====== Extract to read ======
# Norwegian: få trekk for noe



## Clemica

Hello!

I'm again confused by this dictionary example, because of the lack of context. What Norwegian native speaker think of when they hear "få trekk for noe"?
It's an example for "trekk" in the meaning of "fradrag, minuspoeng". I think I get the general idea, having something deducted, don't really see to which situation this could apply. Any suggestions?

Thanks a lot!


----------



## Ben Jamin

To get a 'negative credit' (like 'for making a mistake'). To have one's rating lowered. To have one's reputation deteriorated. To get "minus points'.


----------



## Clemica

Thanks Ben Jamin! So here the minus points are not only metaphorical, right?


----------



## Ben Jamin

Clemica said:


> Thanks Ben Jamin! So here the minus points are not only metaphorical, right?


Well, the expression is often metaphorical, when your reputation is damaged, but it may apply to your rating expressed in numbers too.


----------



## Clemica

OK, thank you for the clarification. It's really hard for me to tell when one expression is used also metaphorically since there's no context. Thanks for your help!


----------



## Ben Jamin

Clemica said:


> OK, thank you for the clarification. It's really hard for me to tell when one expression is used also metaphorically since there's no context. Thanks for your help!
======
» Request
Write the next part of the forum thread on the Norwegian phrase "få trekk for noe," starting right after the last quoted line. The items have nothing to do with the thread on the Norwegian phrase.
====== Recorded data ======
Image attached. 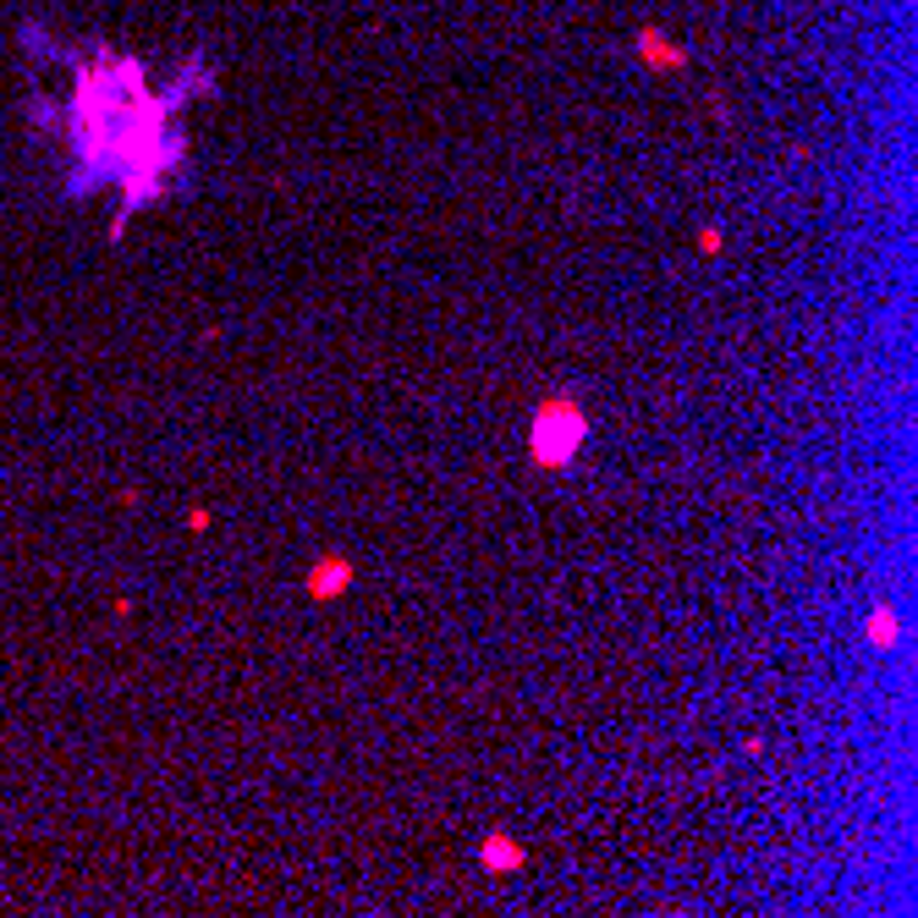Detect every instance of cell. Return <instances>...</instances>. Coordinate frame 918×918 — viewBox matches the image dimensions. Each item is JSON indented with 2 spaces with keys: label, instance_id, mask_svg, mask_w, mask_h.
Wrapping results in <instances>:
<instances>
[{
  "label": "cell",
  "instance_id": "4",
  "mask_svg": "<svg viewBox=\"0 0 918 918\" xmlns=\"http://www.w3.org/2000/svg\"><path fill=\"white\" fill-rule=\"evenodd\" d=\"M479 863H485L490 874H518V869L529 863V847H523L518 836H507V830H490V836L479 841Z\"/></svg>",
  "mask_w": 918,
  "mask_h": 918
},
{
  "label": "cell",
  "instance_id": "3",
  "mask_svg": "<svg viewBox=\"0 0 918 918\" xmlns=\"http://www.w3.org/2000/svg\"><path fill=\"white\" fill-rule=\"evenodd\" d=\"M352 583H358V567H352V556H341V551L314 556V567H308V578H303L308 600H341Z\"/></svg>",
  "mask_w": 918,
  "mask_h": 918
},
{
  "label": "cell",
  "instance_id": "7",
  "mask_svg": "<svg viewBox=\"0 0 918 918\" xmlns=\"http://www.w3.org/2000/svg\"><path fill=\"white\" fill-rule=\"evenodd\" d=\"M721 242H726V237H721V226H699V253H704V259H715V253H721Z\"/></svg>",
  "mask_w": 918,
  "mask_h": 918
},
{
  "label": "cell",
  "instance_id": "5",
  "mask_svg": "<svg viewBox=\"0 0 918 918\" xmlns=\"http://www.w3.org/2000/svg\"><path fill=\"white\" fill-rule=\"evenodd\" d=\"M863 638H869V649H874V655H891V649L902 644V622H896L891 600H880V605L869 611V622H863Z\"/></svg>",
  "mask_w": 918,
  "mask_h": 918
},
{
  "label": "cell",
  "instance_id": "1",
  "mask_svg": "<svg viewBox=\"0 0 918 918\" xmlns=\"http://www.w3.org/2000/svg\"><path fill=\"white\" fill-rule=\"evenodd\" d=\"M177 100H188V83L155 100L138 61H111V56L78 61V89L67 105V133L78 149V188L122 177L127 209H144L149 199H160L188 155V144L166 138V116Z\"/></svg>",
  "mask_w": 918,
  "mask_h": 918
},
{
  "label": "cell",
  "instance_id": "8",
  "mask_svg": "<svg viewBox=\"0 0 918 918\" xmlns=\"http://www.w3.org/2000/svg\"><path fill=\"white\" fill-rule=\"evenodd\" d=\"M188 529H193V534H204V529H209V512H204V507H199V512H188Z\"/></svg>",
  "mask_w": 918,
  "mask_h": 918
},
{
  "label": "cell",
  "instance_id": "2",
  "mask_svg": "<svg viewBox=\"0 0 918 918\" xmlns=\"http://www.w3.org/2000/svg\"><path fill=\"white\" fill-rule=\"evenodd\" d=\"M589 440V412L573 401V396H545L529 418V456H534V468L545 474H562L573 456L583 451Z\"/></svg>",
  "mask_w": 918,
  "mask_h": 918
},
{
  "label": "cell",
  "instance_id": "6",
  "mask_svg": "<svg viewBox=\"0 0 918 918\" xmlns=\"http://www.w3.org/2000/svg\"><path fill=\"white\" fill-rule=\"evenodd\" d=\"M638 50H644V61H655V67H682V61H688V56H682L677 45H666L655 29H644V34H638Z\"/></svg>",
  "mask_w": 918,
  "mask_h": 918
}]
</instances>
======
» Output below
The non metaphoric use: 'Jeg fikk trekk i karakteren for min norsk stil fordi jeg gjorde så mange skrivefeil' (I got a lower mark for my Norwegian essay because I made so many orthographic mistakes).


----------



## NorwegianNYC

"Trekk" means 'deduction'. You can have points deducted, money deducted, and credibility deducted. And what not, really.


----------



## Clemica

Yes the 1st example the dictionary gives for "trekk" is "få trekk i lønnen", which I interpreted as "get a salary deduction" but now I'm thinking that it could be "to have your salary debited" (of the tax amount for exemple). What do you think?


----------



## NorwegianNYC

The sentence "få trekk i lønnen" is to have a salary deduction. "Få skatt trekt fra lønnen" (trekt = verb) is to have taxes deducted from your salary (and not a tax deduction)


----------



## Clemica

Thnks for the clarification!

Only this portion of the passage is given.